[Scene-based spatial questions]
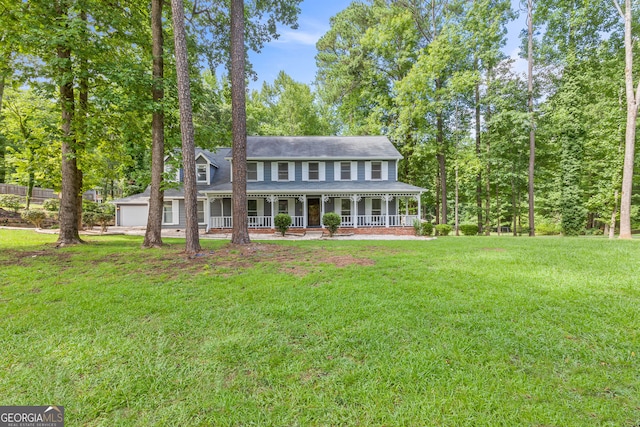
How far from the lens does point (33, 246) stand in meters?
8.78

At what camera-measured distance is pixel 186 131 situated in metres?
7.09

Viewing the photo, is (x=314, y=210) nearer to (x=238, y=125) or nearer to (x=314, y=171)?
(x=314, y=171)

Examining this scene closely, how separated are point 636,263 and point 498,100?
48.1ft

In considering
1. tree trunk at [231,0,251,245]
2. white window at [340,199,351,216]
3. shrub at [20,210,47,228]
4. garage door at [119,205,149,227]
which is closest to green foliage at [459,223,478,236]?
white window at [340,199,351,216]

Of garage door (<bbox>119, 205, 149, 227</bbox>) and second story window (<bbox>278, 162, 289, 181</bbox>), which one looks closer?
second story window (<bbox>278, 162, 289, 181</bbox>)

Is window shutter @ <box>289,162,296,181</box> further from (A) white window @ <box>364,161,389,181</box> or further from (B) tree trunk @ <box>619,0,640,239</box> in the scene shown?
(B) tree trunk @ <box>619,0,640,239</box>

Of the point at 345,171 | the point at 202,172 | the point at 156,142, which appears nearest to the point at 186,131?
the point at 156,142

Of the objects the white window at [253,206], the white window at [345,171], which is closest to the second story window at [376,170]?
the white window at [345,171]

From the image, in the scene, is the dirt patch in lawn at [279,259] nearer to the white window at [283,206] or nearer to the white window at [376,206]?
the white window at [283,206]

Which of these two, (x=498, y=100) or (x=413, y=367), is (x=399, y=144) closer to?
(x=498, y=100)

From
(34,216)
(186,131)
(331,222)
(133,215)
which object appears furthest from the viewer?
(133,215)

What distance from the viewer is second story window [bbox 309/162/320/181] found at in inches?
707

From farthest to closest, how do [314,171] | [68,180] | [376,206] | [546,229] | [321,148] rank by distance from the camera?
1. [546,229]
2. [321,148]
3. [314,171]
4. [376,206]
5. [68,180]

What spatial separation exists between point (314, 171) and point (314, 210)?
270 centimetres
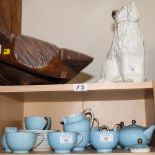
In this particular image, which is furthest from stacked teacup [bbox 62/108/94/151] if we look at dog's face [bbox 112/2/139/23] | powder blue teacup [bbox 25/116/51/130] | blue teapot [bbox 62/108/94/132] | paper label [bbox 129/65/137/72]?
dog's face [bbox 112/2/139/23]

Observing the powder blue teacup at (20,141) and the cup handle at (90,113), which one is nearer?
the powder blue teacup at (20,141)

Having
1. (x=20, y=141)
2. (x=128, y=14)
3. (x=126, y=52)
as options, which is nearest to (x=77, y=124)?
(x=20, y=141)

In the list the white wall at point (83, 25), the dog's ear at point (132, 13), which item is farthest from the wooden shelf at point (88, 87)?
the white wall at point (83, 25)

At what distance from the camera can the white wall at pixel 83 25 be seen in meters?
1.54

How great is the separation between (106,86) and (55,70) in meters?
0.20

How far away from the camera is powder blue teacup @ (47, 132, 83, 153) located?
3.64ft

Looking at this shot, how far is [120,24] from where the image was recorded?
4.08ft

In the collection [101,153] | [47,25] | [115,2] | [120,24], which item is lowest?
[101,153]

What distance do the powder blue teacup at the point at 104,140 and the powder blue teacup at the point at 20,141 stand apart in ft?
0.78

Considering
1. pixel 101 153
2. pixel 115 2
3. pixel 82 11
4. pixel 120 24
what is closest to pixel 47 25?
pixel 82 11

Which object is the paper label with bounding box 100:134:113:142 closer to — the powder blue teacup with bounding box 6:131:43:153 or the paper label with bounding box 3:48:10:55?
the powder blue teacup with bounding box 6:131:43:153

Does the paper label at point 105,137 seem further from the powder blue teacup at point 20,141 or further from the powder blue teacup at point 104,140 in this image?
the powder blue teacup at point 20,141

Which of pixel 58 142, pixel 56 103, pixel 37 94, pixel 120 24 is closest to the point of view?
pixel 58 142

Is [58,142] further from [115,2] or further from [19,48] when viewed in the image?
[115,2]
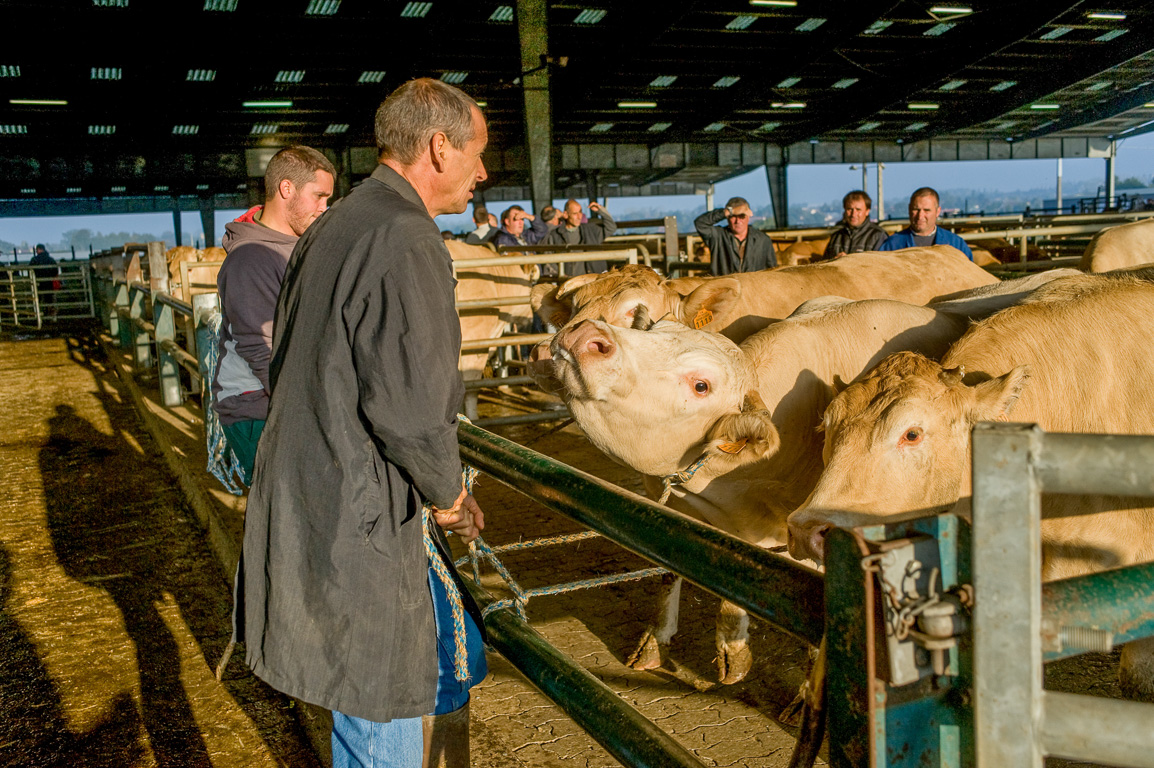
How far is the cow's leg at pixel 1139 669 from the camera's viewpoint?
9.13ft

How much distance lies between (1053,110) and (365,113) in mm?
27153

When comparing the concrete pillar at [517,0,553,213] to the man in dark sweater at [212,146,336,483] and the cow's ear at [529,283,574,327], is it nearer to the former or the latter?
the cow's ear at [529,283,574,327]

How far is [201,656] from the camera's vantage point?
12.0ft

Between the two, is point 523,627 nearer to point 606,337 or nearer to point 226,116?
point 606,337

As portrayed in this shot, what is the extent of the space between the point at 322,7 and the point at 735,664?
16966mm

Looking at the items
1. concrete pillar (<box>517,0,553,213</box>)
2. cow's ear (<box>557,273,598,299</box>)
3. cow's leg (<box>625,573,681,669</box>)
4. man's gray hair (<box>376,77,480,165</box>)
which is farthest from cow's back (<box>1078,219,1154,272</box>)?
concrete pillar (<box>517,0,553,213</box>)

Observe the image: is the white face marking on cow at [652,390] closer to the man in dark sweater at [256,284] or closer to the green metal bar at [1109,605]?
the man in dark sweater at [256,284]

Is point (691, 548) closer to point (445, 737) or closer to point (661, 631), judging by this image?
point (445, 737)

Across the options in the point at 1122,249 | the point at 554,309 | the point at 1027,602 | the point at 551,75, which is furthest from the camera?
the point at 551,75

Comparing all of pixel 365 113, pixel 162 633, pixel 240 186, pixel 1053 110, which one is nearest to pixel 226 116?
pixel 365 113

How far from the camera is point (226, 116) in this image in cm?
2492

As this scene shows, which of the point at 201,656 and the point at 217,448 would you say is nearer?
the point at 201,656

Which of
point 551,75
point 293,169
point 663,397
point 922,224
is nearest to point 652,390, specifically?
point 663,397

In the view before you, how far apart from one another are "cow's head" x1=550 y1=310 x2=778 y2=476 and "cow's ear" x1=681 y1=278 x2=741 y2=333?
4.10ft
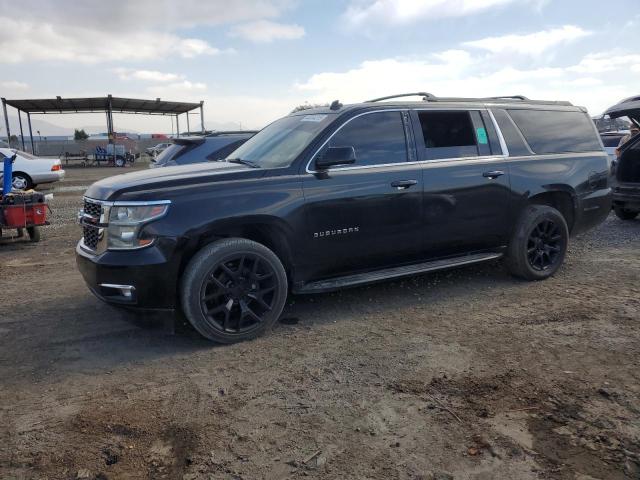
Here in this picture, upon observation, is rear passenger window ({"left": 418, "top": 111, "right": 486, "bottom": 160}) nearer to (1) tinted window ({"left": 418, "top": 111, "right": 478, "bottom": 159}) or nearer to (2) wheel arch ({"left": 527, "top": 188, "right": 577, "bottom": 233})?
(1) tinted window ({"left": 418, "top": 111, "right": 478, "bottom": 159})

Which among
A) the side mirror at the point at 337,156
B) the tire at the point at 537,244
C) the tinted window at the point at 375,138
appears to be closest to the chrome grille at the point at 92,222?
the side mirror at the point at 337,156

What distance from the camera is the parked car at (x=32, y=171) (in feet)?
52.9

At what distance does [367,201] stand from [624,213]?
7.11 m

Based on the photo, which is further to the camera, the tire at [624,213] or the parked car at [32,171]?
the parked car at [32,171]

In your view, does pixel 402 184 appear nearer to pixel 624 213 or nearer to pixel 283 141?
pixel 283 141

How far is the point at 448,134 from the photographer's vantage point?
16.5ft

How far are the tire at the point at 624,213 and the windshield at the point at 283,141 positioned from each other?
23.1 ft

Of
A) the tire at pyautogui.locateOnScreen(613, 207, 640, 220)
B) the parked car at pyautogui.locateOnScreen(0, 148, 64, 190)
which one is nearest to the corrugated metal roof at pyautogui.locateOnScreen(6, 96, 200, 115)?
the parked car at pyautogui.locateOnScreen(0, 148, 64, 190)

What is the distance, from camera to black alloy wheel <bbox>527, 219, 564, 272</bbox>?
5.48 m

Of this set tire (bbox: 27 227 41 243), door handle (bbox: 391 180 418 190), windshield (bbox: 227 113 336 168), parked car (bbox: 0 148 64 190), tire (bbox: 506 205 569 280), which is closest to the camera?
windshield (bbox: 227 113 336 168)

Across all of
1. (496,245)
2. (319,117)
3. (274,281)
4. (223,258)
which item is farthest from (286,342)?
(496,245)

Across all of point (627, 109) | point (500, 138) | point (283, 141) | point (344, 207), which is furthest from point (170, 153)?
point (627, 109)

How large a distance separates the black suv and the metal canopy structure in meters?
33.6

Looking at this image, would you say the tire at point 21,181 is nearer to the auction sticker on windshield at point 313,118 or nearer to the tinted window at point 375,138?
the auction sticker on windshield at point 313,118
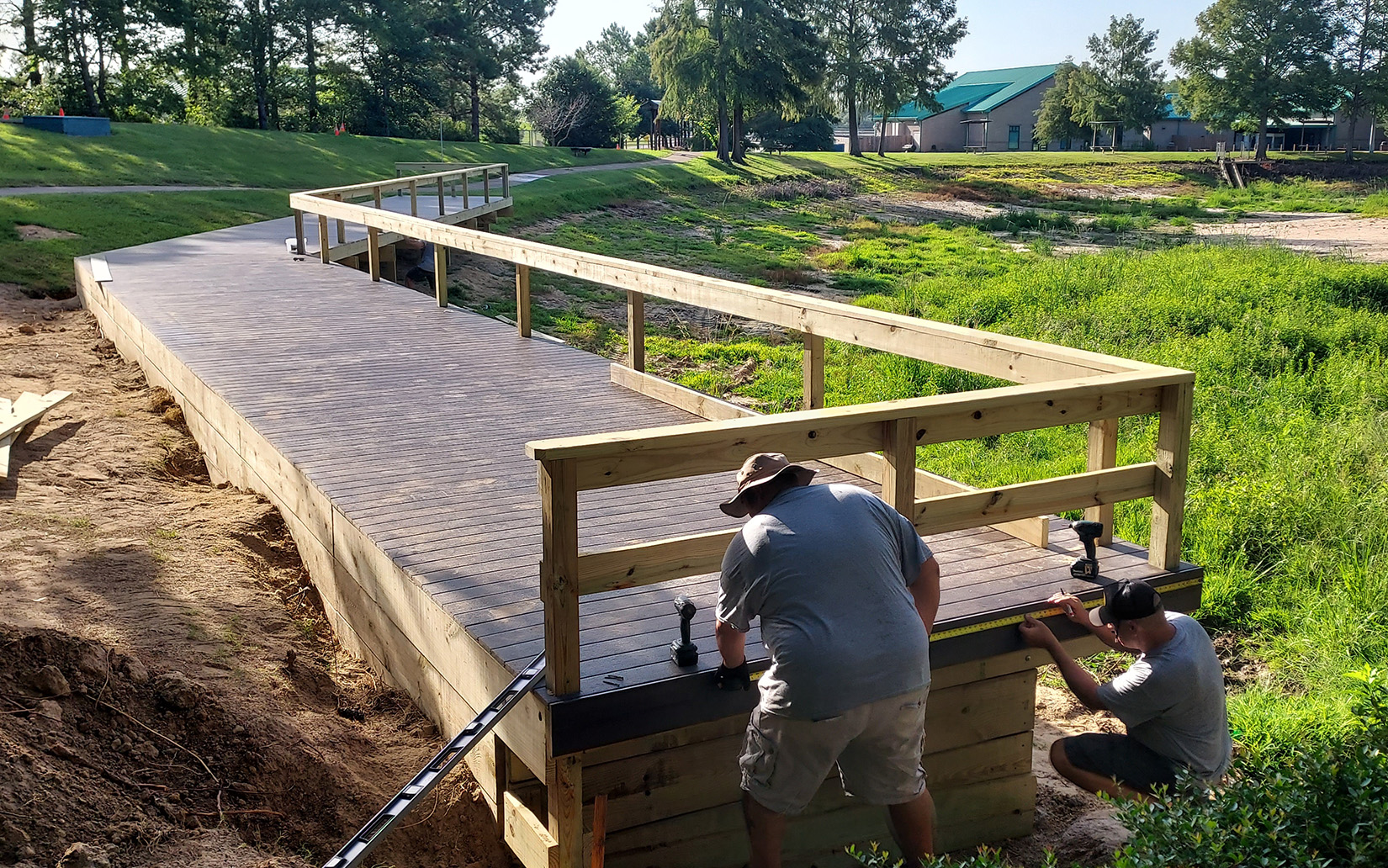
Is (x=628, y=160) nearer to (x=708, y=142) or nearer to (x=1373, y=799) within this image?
(x=708, y=142)

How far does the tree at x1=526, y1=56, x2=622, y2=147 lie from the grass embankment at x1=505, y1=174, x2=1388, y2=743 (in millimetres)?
35877

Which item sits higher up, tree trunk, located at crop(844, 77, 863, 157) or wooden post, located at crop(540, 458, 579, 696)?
tree trunk, located at crop(844, 77, 863, 157)

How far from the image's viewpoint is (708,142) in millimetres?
81188

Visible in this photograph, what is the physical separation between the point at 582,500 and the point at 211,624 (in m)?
1.98

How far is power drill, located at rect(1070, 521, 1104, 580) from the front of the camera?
5.32m

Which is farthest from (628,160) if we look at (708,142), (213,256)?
(213,256)

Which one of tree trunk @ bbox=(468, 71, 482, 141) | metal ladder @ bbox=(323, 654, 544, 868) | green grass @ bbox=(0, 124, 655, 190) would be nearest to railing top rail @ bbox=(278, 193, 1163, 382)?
metal ladder @ bbox=(323, 654, 544, 868)

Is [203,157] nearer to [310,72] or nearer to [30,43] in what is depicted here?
[30,43]

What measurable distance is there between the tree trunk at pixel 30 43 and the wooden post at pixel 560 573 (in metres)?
45.7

* GIVEN PROBLEM:
Pull out every line of the rows above that contains the word "concrete" and copy each one unchanged.

* RESULT:
When comparing the concrete pillar at [517,0,553,213] to the man in dark sweater at [212,146,336,483] and the cow's ear at [529,283,574,327], is it nearer to the former or the latter?
1. concrete pillar (<box>517,0,553,213</box>)
concrete pillar (<box>517,0,553,213</box>)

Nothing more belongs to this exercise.